→ Textabschnitt:
────────────────────
Und damit sind wir bei uns angekommen, am Heiligen Abend 2019. „Wollt ihr?“, fragt Hesekiel auch uns. „Wollt ihr ihn haben, diesen besonderen Gast? Soll er einziehen bei euch?“ – „Es kommt darauf an, ob er zu uns passt“, könnten wir vorsichtig prüfend antworten. „Was kann er denn so? Und was bringt er mit? Wie würde es aussehen, ein Leben mit ihm?“ Diese kritischen Fragen sind durchaus berechtigt, auch wenn der Prophet sich darüber ein wenig ärgern würde. Aber so eine Entscheidung ist folgenschwer. Da kann man nicht einfach mal so, nur weil Heiligabend ist, drüber hinwegsehen. Also überlegen wir ruhig ein wenig.

Gott unter uns – das könnte heißen, dass wir weicher und offener werden, als es sonst im Alltag der Fall ist. Er kommt ja in Gestalt eines Neugeborenen. Da wird man ganz von selbst zarter und sensibler und spürt, was so ein Kind braucht. Und wenn wir Gott in einem hilfsbedürftigen Kind entdecken, dann sicher auch in anderen Menschen, die auf unsere Feinfühligkeit und unser Mitgefühl angewiesen sind. – Das wäre ein neuer Ton, ein neuer Glanz, eine neue Offenheit, die sich einschleicht unter uns, in dieser Heiligen Nacht und hoffentlich noch in vielen Tagen und Nächten. Die rauen Hirten haben diesen neuen Ton gehört aus dem Mund von Engeln. Sie haben weiche Knie davon bekommen und ein warmes Herz. Und sind nach Bethlehem geeilt und haben eingeschlagen in diesen Friedensbund.
────────────────────
→ Zu erledigen:
(1) In welcher Gestalt kommt Gott laut dem Textabschnitt zum Heiligen Abend?
(2) Gib den Teil des Textabschnitts zum Heiligen Abend wortgetreu wieder, der bei „Gott unter uns“ einsetzt und bei „in diesen Friedensbund.“ aufhört.
(3) Nenne alles, was sich laut dem Textabschnitt zum Heiligen Abend in dieser Heiligen Nacht unter uns einschleichen würde.

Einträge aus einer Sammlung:
────────────────────
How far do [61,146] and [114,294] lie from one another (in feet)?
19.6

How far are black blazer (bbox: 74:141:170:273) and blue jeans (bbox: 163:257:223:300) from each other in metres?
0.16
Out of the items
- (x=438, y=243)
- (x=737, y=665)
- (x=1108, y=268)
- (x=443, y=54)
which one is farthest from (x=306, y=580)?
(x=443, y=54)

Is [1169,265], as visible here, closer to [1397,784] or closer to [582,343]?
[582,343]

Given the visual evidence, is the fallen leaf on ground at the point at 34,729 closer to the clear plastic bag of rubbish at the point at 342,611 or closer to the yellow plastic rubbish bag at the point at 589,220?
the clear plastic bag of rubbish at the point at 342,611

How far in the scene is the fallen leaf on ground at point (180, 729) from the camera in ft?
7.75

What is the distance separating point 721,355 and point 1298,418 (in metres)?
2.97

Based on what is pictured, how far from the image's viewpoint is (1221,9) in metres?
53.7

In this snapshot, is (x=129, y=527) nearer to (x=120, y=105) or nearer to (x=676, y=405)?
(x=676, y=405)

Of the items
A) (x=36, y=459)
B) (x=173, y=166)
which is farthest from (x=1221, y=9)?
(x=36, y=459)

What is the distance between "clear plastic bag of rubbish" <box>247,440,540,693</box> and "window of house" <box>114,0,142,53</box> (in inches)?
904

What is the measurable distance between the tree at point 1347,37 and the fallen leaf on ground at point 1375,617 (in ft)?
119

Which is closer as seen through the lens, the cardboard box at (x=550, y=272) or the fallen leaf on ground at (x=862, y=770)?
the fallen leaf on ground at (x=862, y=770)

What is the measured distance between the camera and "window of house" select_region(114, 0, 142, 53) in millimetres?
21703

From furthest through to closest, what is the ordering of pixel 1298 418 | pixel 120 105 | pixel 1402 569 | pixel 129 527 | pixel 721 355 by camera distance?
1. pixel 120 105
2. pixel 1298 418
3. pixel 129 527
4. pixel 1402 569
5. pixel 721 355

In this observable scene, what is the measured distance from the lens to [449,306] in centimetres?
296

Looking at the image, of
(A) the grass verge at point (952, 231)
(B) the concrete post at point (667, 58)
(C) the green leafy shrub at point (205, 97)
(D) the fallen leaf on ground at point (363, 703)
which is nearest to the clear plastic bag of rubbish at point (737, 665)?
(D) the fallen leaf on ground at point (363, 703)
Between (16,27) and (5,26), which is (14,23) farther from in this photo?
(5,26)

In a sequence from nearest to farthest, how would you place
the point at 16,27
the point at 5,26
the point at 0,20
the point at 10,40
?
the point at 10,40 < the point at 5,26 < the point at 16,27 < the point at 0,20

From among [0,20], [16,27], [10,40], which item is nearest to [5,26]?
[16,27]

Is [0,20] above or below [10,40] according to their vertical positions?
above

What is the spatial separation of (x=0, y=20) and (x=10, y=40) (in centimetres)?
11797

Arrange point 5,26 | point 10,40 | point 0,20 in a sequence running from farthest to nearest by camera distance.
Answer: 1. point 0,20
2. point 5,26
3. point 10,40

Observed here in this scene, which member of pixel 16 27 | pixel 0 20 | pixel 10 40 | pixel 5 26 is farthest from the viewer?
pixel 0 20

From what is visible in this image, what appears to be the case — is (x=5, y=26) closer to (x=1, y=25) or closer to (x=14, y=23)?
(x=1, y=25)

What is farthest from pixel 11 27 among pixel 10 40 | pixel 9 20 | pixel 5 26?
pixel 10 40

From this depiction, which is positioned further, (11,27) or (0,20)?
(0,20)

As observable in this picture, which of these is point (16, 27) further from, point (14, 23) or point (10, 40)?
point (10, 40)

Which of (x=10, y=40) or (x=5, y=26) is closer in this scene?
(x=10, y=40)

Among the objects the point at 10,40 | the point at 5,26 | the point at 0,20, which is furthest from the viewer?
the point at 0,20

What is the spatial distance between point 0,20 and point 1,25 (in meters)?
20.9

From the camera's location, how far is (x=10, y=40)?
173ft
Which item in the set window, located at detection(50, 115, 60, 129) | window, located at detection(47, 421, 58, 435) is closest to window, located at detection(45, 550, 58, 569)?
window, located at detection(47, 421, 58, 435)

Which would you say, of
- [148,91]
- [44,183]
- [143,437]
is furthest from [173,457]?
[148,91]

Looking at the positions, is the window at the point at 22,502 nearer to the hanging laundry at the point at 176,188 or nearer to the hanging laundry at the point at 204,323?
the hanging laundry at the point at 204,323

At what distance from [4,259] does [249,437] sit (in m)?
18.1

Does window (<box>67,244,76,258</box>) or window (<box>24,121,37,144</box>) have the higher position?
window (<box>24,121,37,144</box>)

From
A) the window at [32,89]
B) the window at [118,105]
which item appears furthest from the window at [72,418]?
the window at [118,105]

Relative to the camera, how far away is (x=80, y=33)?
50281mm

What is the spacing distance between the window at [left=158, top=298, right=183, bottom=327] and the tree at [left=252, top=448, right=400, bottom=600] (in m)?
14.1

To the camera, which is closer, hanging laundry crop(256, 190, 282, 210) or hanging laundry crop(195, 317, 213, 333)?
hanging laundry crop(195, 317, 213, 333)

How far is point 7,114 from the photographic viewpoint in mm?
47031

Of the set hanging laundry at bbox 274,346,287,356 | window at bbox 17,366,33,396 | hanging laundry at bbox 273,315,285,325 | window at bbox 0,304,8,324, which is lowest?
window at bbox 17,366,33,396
────────────────────
→ Antworten pro Aufgabe:
(1) In Gestalt eines Neugeborenen.

(2)
Gott unter uns – das könnte heißen, dass wir weicher und offener werden, als es sonst im Alltag der Fall ist. Er kommt ja in Gestalt eines Neugeborenen. Da wird man ganz von selbst zarter und sensibler und spürt, was so ein Kind braucht. Und wenn wir Gott in einem hilfsbedürftigen Kind entdecken, dann sicher auch in anderen Menschen, die auf unsere Feinfühligkeit und unser Mitgefühl angewiesen sind. – Das wäre ein neuer Ton, ein neuer Glanz, eine neue Offenheit, die sich einschleicht unter uns, in dieser Heiligen Nacht und hoffentlich noch in vielen Tagen und Nächten. Die rauen Hirten haben diesen neuen Ton gehört aus dem Mund von Engeln. Sie haben weiche Knie davon bekommen und ein warmes Herz. Und sind nach Bethlehem geeilt und haben eingeschlagen in diesen Friedensbund.

(3) ein neuer Ton, ein neuer Glanz, eine neue Offenheit